Applying the blanket term ‘rioting’ without any interrogation of its implications has customarily been used to absolve white people of any personal responsibility in the fight against systemic racism: ‘Why should we listen if they’re not willing to ask politely?’ Notwithstanding the fact that Black people have been protesting peacefully for decades – and continue to do so – Martin Luther King Jr said that ‘riot is the language of the unheard’. Maybe we should actually try to listen.
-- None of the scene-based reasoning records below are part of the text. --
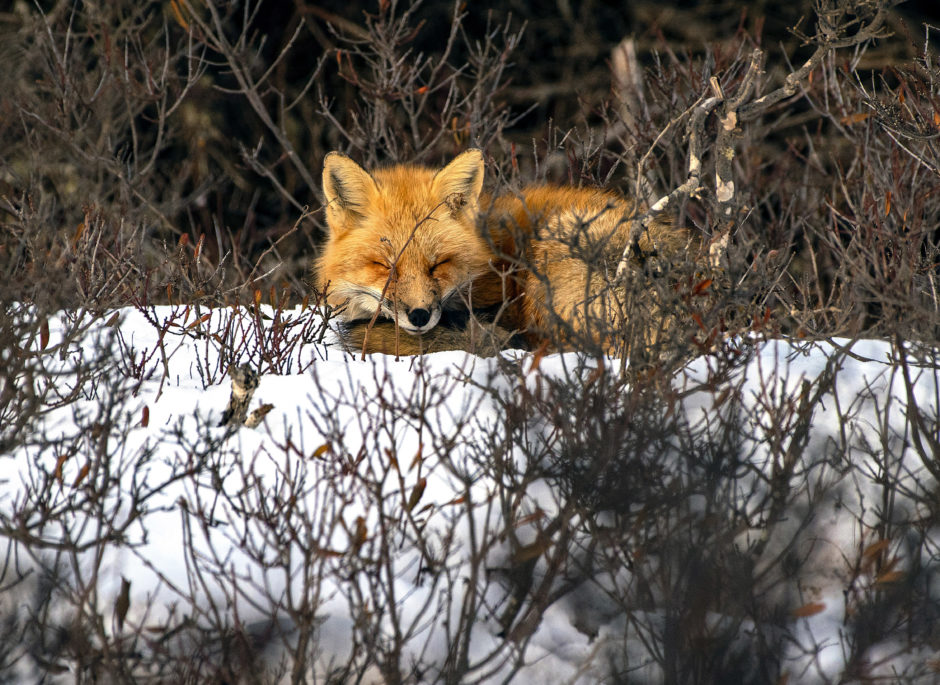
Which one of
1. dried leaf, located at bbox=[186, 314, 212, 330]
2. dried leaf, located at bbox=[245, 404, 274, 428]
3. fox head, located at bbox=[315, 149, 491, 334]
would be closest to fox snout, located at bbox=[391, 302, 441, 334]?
fox head, located at bbox=[315, 149, 491, 334]

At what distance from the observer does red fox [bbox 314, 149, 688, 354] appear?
4477 millimetres

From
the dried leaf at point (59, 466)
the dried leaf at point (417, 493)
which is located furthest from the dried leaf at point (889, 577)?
the dried leaf at point (59, 466)

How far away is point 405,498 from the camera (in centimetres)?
291

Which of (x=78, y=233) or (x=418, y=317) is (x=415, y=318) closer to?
(x=418, y=317)

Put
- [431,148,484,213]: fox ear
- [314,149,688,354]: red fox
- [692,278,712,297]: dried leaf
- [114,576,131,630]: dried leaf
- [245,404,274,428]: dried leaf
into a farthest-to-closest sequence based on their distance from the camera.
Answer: [431,148,484,213]: fox ear
[314,149,688,354]: red fox
[692,278,712,297]: dried leaf
[245,404,274,428]: dried leaf
[114,576,131,630]: dried leaf

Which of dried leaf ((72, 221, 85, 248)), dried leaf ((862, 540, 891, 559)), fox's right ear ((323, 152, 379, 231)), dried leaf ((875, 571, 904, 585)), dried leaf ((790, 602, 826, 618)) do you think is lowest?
dried leaf ((790, 602, 826, 618))

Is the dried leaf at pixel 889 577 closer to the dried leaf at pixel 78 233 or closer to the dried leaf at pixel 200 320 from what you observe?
the dried leaf at pixel 200 320

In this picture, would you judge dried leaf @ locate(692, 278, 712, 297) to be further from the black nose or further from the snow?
the black nose

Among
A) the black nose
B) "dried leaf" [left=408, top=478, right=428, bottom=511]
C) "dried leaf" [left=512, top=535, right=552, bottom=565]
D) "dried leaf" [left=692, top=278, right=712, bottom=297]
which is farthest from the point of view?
the black nose

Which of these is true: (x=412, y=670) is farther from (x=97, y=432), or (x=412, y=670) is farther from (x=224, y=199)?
(x=224, y=199)

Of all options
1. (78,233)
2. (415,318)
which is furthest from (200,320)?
(78,233)

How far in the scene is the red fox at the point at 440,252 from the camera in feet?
14.7

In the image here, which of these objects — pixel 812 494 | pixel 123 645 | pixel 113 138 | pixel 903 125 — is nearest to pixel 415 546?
pixel 123 645

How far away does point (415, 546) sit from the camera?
2873mm
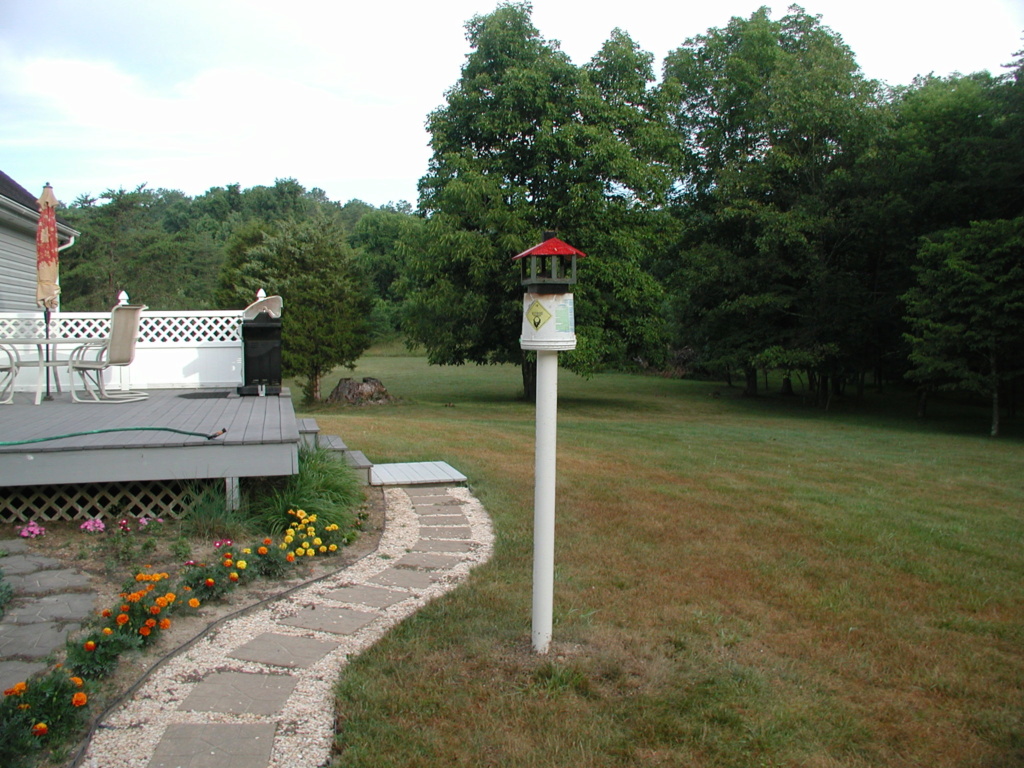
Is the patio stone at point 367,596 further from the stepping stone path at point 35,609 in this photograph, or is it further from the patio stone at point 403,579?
the stepping stone path at point 35,609

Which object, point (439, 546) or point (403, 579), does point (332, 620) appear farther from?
point (439, 546)

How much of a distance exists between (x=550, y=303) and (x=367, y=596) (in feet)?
5.85

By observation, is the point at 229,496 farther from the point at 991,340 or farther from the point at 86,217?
the point at 86,217

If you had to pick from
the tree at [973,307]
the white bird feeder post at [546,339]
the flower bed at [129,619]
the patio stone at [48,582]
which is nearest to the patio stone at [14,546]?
the flower bed at [129,619]

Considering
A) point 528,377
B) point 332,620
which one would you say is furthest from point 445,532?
point 528,377

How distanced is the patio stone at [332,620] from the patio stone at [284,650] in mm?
116

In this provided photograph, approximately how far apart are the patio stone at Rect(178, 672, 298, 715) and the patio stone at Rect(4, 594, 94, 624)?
0.86 meters

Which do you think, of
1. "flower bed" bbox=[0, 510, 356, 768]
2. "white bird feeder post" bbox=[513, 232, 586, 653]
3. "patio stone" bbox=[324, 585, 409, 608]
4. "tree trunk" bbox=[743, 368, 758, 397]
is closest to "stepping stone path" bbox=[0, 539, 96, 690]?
"flower bed" bbox=[0, 510, 356, 768]

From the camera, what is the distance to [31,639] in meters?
2.85

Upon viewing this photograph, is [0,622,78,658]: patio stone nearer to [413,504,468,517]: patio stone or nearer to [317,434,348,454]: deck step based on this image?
[413,504,468,517]: patio stone

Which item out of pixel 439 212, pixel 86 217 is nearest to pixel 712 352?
pixel 439 212

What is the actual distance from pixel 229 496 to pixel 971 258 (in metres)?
15.3

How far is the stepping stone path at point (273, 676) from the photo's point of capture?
7.16ft

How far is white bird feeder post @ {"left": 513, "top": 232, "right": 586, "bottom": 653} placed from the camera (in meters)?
2.63
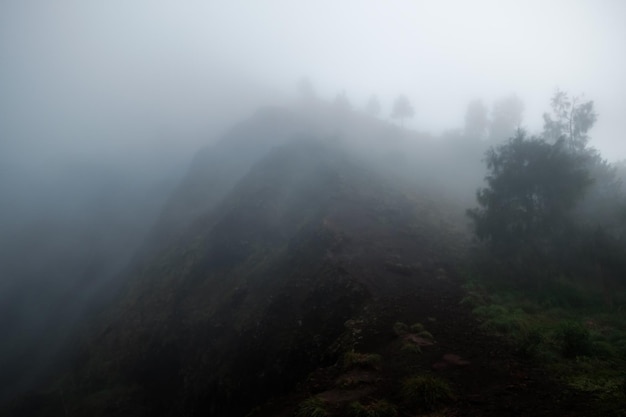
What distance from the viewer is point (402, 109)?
85.1 metres

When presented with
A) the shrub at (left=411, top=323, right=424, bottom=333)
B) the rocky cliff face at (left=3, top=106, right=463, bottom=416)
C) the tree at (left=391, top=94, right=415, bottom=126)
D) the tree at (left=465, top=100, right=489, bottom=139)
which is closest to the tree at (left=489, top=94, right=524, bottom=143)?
the tree at (left=465, top=100, right=489, bottom=139)

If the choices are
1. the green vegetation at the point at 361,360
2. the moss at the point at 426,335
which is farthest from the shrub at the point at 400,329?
the green vegetation at the point at 361,360

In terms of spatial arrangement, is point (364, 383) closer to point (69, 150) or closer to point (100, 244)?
point (100, 244)

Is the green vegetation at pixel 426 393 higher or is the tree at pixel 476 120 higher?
the tree at pixel 476 120

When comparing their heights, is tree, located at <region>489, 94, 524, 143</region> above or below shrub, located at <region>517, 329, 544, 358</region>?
above

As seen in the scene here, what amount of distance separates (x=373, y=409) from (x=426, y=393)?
5.41 feet

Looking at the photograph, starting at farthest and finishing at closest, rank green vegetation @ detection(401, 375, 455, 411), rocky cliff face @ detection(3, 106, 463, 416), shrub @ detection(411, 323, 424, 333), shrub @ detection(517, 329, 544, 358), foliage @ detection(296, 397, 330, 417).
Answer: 1. rocky cliff face @ detection(3, 106, 463, 416)
2. shrub @ detection(411, 323, 424, 333)
3. shrub @ detection(517, 329, 544, 358)
4. foliage @ detection(296, 397, 330, 417)
5. green vegetation @ detection(401, 375, 455, 411)

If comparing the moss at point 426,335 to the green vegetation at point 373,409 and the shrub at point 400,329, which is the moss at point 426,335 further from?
the green vegetation at point 373,409

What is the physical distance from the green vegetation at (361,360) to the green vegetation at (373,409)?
3146mm

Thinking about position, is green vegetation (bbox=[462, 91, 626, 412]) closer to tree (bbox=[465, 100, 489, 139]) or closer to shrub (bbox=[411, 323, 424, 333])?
shrub (bbox=[411, 323, 424, 333])

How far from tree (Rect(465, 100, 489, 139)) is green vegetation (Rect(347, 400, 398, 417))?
3002 inches

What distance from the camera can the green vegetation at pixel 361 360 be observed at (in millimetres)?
12837

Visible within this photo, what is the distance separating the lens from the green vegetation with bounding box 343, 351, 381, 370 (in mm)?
12837

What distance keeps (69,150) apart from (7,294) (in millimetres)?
94734
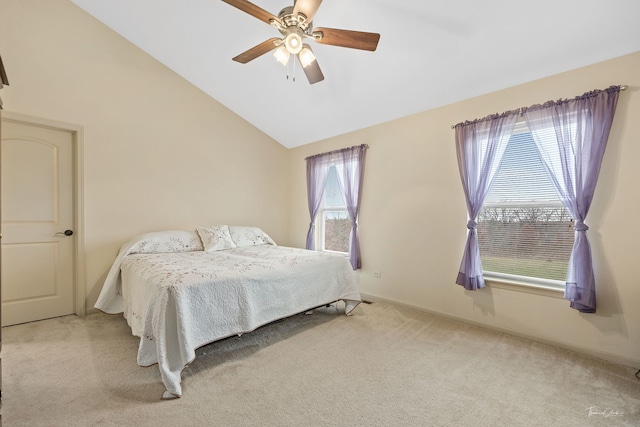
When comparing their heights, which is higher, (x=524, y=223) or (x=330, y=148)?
(x=330, y=148)

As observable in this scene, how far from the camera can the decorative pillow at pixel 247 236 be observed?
13.1ft

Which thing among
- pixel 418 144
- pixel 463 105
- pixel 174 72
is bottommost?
pixel 418 144

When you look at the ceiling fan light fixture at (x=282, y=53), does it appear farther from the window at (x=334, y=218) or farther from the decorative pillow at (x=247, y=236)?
the decorative pillow at (x=247, y=236)

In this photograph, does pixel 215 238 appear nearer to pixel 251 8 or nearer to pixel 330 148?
pixel 330 148

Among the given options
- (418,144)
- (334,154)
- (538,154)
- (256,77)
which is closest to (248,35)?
(256,77)

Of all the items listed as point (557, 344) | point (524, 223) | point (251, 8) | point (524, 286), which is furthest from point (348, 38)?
point (557, 344)

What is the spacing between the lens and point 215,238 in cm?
370

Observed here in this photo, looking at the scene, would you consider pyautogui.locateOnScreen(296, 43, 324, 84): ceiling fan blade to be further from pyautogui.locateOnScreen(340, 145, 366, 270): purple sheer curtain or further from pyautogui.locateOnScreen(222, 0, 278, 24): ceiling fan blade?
pyautogui.locateOnScreen(340, 145, 366, 270): purple sheer curtain

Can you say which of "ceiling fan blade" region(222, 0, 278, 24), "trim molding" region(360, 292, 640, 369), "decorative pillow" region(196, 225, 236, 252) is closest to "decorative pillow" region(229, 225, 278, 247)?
"decorative pillow" region(196, 225, 236, 252)

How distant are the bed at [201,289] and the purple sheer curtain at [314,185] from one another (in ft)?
3.39

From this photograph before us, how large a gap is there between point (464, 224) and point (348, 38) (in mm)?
2150

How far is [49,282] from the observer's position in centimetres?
300

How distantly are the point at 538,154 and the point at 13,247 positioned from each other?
515 cm

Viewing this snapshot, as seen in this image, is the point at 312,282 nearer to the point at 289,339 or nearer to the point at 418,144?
the point at 289,339
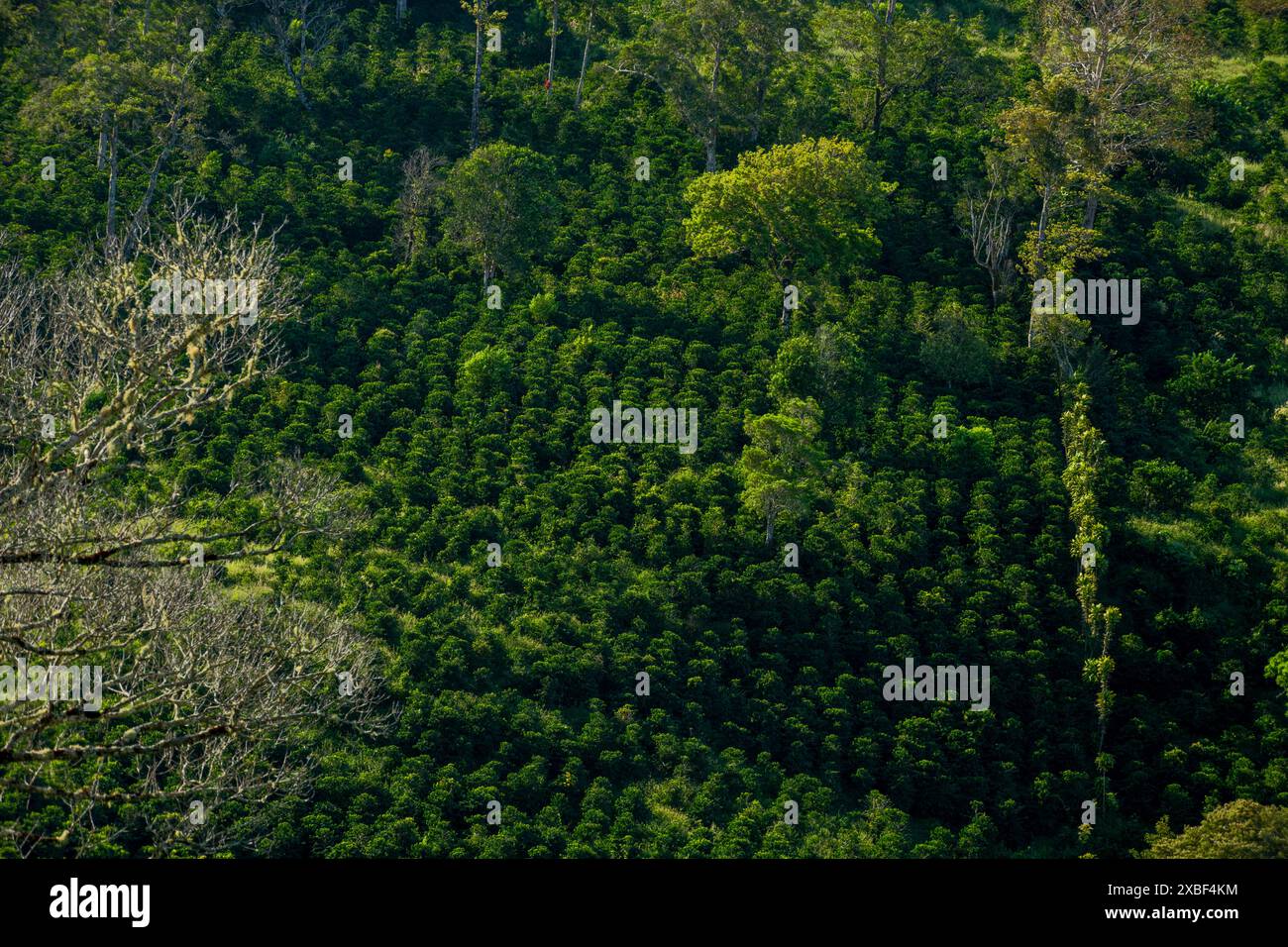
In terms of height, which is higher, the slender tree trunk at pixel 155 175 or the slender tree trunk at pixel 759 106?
the slender tree trunk at pixel 759 106

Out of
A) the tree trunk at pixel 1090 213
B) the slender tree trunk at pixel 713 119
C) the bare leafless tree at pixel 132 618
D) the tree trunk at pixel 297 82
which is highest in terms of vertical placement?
the tree trunk at pixel 297 82

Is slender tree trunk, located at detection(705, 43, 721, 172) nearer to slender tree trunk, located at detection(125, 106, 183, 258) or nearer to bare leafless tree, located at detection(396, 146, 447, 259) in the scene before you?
bare leafless tree, located at detection(396, 146, 447, 259)

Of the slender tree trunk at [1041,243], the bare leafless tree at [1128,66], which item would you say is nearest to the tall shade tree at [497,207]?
the slender tree trunk at [1041,243]

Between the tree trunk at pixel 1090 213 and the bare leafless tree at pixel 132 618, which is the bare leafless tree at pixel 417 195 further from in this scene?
Result: the tree trunk at pixel 1090 213

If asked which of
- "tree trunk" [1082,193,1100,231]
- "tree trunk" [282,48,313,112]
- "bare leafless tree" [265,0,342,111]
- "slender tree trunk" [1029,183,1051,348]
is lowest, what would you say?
"slender tree trunk" [1029,183,1051,348]

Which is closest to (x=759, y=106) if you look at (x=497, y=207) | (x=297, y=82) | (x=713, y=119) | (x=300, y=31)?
(x=713, y=119)

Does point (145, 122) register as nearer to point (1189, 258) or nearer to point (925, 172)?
point (925, 172)

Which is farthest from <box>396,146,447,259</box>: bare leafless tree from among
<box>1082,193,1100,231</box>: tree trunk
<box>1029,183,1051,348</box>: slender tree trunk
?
<box>1082,193,1100,231</box>: tree trunk

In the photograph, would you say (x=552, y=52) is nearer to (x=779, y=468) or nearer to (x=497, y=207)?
(x=497, y=207)
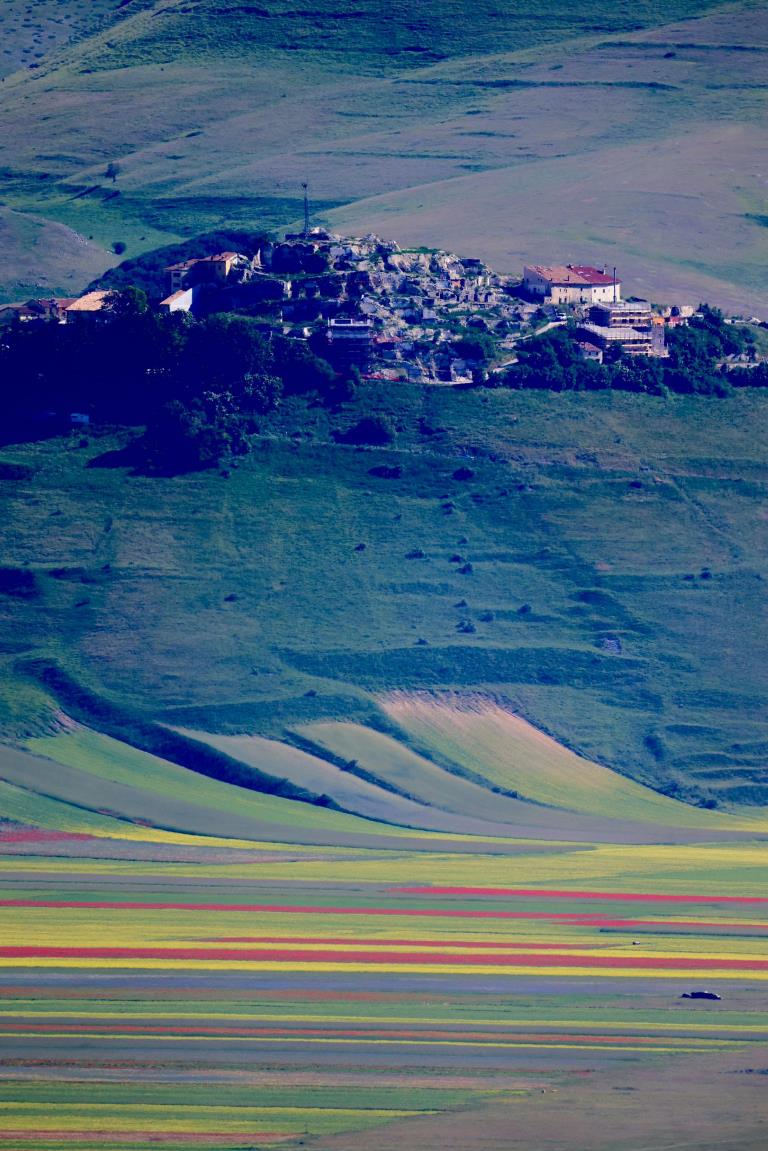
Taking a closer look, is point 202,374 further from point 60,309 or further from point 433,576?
point 433,576

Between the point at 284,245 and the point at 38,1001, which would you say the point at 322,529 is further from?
the point at 38,1001

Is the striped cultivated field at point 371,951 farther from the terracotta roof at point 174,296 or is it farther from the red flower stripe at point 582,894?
the terracotta roof at point 174,296

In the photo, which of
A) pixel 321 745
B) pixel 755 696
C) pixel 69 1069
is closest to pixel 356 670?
pixel 321 745

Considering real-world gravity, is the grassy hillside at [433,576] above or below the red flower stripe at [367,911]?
below

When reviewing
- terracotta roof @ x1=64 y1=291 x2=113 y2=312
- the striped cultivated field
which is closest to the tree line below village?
terracotta roof @ x1=64 y1=291 x2=113 y2=312

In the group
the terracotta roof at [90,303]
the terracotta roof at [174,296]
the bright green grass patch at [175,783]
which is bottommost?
the bright green grass patch at [175,783]

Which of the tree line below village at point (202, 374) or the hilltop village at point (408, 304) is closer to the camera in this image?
the tree line below village at point (202, 374)

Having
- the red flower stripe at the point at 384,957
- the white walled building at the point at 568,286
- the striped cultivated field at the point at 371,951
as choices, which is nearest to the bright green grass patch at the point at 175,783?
the striped cultivated field at the point at 371,951

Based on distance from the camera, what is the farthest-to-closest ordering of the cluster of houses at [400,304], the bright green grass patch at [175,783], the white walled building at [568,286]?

Trump is not the first (and certainly won’t be the last) state leader to incite fear about social unrest for political ends, rather than address its roots. His self-proclaimed status as the ‘president of law and order’ directly echoes the words of Richard Nixon, who applied the same playbook in response to unrest that followed the assassination of Martin Luther King Jr in 1968. It proved a successful tactic for Nixon, particularly in appealing to disaffected white Democrats. Trump may well be hoping to employ the same techniques to secure a second term in November.
The riots that occurred across the UK in 2011 in response to the police killing of Mark Duggan, a Black man, were similarly discussed within a political rhetoric of violence and moral degradation. Then Prime Minister David Cameron asserted that the riots represented ‘communities without control’. He went on to decry the apparent ‘irresponsibility; selfishness; behaving as if your choices have no consequences; children without fathers; schools without discipline’.
This was a social problem among rioters, Cameron implied; a symptom of the decline of the nuclear family and other indicators of societal demise. The death of a young Black man at the hands of police was overlooked because of the rioting and looting that followed. Cameron instead cast responsibility back onto the very community Mark Duggan belonged to.
Academics have long problematised the concept of a ‘riot’. Few would argue that the term has no value whatsoever, but many suggest that its use wrongly describes a mindless mob with no coherent cause. Academic and journalist Gary Younge pointed out in 2011 that ‘when a group of people join forces to flout both law and social convention, they are acting politically’. Younge has since spoken out about the rioting linked to Black Lives Matter, drawing attention to recent peaceful protests and the poor reception they received.
Social psychologist Stephen Reicher has shown that rioters typically demonstrate a social and political coherence, a shared cause which belies the implication that they are mindless aggressors. Indeed, one of the first buildings to be subject to arson was the police station in Minneapolis; this was no accident. But the narrative that the recent riots were caused by thoughtless thugs ties in neatly with the racist stereotype of Black people as aggressive and angry. In this way, its consistent application to anti-racism movements is unsurprising.
It is telling that the specific word ‘riot’ is absent from a lot of the media coverage, though incidents of violence have proven headline-grabbing. Many political commentators and figures are continuing to engage in age-old discourses. Focusing attentions on the small minority of rioters, while ignoring the root cause of their actions, is a common tactic of political distraction. Whether the electorate will fall for it remains to be seen.